For infectious disease, moderate heat carried the highest attributable fraction at 1.29%, followed by extreme heat at 0.70%.
The authors linked the heat-related infectious disease finding to mosquito-borne illness. “Heat exposure contributed to the majority of the mortality,” for infectious disease, they wrote, “potentially linked to favourable breeding conditions (e.g., rainfall and high humidity levels) during hot seasons, which prolongs vector lifespans and enhances viral replication rates.”
For injury and external causes, the authors invoked what they called the “temperature-aggression theory”, which “posits that high temperatures act as environmental stressors that increase aggression and violent behaviour by causing discomfort, sleep deprivation, and heightened sexual arousal”.
Men, women and age groups differ
The study found clinically meaningful differences by sex and age.
Men had significantly higher relative risks under extreme cold than women for all-cause, cardiovascular, respiratory and digestive mortality. Women, in turn, had significantly higher relative risks under extreme heat for all-cause and cardiovascular mortality.
People aged 60 and over had higher relative risks under extreme cold than younger people for every cause examined except respiratory disease, and showed particularly steep risk increases for nervous system disease and neoplasms.

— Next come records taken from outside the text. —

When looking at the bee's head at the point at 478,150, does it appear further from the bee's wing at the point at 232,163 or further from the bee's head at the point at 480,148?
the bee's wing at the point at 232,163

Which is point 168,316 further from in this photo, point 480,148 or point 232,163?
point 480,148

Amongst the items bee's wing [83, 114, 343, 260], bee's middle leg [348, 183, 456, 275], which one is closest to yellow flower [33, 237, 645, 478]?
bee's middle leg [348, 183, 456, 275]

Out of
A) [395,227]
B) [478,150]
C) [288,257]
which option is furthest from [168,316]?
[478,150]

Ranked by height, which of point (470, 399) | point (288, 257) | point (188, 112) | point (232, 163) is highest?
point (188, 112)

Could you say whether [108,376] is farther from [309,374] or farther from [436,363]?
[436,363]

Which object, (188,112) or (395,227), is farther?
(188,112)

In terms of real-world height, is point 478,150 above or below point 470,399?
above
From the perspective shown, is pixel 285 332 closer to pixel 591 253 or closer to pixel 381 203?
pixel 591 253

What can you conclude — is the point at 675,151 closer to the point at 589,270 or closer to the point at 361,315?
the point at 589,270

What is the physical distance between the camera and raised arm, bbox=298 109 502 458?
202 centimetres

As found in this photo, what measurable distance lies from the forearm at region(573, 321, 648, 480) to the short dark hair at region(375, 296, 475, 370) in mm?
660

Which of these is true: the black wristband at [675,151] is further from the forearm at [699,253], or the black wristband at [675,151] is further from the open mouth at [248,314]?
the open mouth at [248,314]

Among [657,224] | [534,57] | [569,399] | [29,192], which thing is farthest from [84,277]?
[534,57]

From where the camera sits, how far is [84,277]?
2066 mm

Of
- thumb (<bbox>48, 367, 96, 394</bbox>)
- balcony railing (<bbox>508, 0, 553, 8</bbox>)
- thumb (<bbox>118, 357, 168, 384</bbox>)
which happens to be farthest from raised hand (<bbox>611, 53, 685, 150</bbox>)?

By contrast, people aged 0–59 had a significantly higher relative risk under extreme heat for injury and external causes of death than older Australians, a finding the authors linked to “greater outdoor exposure, risk-taking behaviours, and occupational hazards” among younger people.
When the deaths happen
The timing of temperature-related deaths also differed sharply between heat and cold.
At extreme heat, mortality risk peaked on the day of exposure itself, with nervous system disease and mental disorders showing the sharpest spikes, before falling to zero within two to five days.

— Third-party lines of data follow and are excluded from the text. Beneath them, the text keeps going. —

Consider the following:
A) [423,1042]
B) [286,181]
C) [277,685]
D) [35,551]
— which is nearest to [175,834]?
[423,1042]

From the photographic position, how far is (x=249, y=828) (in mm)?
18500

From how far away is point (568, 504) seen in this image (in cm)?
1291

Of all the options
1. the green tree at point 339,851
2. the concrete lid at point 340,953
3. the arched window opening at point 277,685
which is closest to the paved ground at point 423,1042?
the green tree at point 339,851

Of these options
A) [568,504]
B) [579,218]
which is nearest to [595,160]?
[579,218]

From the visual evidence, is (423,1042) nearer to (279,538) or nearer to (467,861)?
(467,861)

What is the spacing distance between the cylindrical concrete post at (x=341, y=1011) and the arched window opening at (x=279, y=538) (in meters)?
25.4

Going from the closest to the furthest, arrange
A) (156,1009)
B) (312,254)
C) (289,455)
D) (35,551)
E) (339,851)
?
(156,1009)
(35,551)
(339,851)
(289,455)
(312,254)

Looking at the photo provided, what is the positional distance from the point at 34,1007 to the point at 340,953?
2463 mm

Cold-related deaths took longer to emerge and persisted for far longer. “At extreme cold temperatures (8.3°C on average), mortality risks peaked on lag day 3–5 and gradually declined until lag day 21,” the authors wrote, although cold-related deaths from neoplasms had a shorter lag of up to 10 days.
How it compares with other estimates
The 4.38% overall attributable fraction sits within the range of earlier multi-country work but below some global estimates. The authors noted that a 2015 study led by Professor Antonio Gasparrini reported country-specific attributable fractions ranging from 3.37% in Thailand to 11.00% in China using a similar framework, while a separate analysis by Zhao and colleagues put the global figure at 9.43%.

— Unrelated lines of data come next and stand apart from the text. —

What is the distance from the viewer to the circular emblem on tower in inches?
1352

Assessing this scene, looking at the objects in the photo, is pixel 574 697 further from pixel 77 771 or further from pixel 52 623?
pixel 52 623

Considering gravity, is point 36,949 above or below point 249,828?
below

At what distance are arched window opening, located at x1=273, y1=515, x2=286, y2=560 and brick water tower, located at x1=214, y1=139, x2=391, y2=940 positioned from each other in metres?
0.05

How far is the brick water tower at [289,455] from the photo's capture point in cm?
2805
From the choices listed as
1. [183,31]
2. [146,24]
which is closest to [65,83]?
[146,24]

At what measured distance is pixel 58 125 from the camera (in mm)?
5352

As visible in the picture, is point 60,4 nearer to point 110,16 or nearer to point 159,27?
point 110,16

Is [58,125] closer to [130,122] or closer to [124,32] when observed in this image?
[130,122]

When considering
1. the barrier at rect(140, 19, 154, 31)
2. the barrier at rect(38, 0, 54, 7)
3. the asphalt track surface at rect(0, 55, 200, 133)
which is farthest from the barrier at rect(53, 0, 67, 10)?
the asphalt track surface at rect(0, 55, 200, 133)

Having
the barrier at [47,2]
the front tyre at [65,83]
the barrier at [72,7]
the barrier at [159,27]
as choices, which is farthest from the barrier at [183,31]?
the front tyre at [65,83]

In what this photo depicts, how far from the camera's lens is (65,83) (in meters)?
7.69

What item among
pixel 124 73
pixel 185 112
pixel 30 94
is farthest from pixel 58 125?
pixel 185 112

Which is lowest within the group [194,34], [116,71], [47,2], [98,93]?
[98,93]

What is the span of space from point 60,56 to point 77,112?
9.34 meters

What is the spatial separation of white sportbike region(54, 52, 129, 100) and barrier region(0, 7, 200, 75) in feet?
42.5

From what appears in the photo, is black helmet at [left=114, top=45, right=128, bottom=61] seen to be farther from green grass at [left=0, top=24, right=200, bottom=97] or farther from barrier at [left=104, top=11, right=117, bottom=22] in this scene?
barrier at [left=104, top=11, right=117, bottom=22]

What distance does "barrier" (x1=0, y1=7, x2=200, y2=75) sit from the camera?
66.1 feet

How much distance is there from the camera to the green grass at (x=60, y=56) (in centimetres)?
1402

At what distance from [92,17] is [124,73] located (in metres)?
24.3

“For countries included in both analyses, our estimates were broadly similar, suggesting methodological consistency,” the authors wrote, attributing the gap with the global estimate to differences in geographic coverage, population structure and exposure weighting.
The authors acknowledged their study relied on grid-level temperature data rather than individual exposure measurements, “potentially leading to exposure misclassification and underestimation of the true effects”, nor could they adjust for individual-level factors such as comorbidities, socioeconomic status or behaviour.
Africa and the Middle East were not represented in the dataset, and low-income settings were limited, the authors added.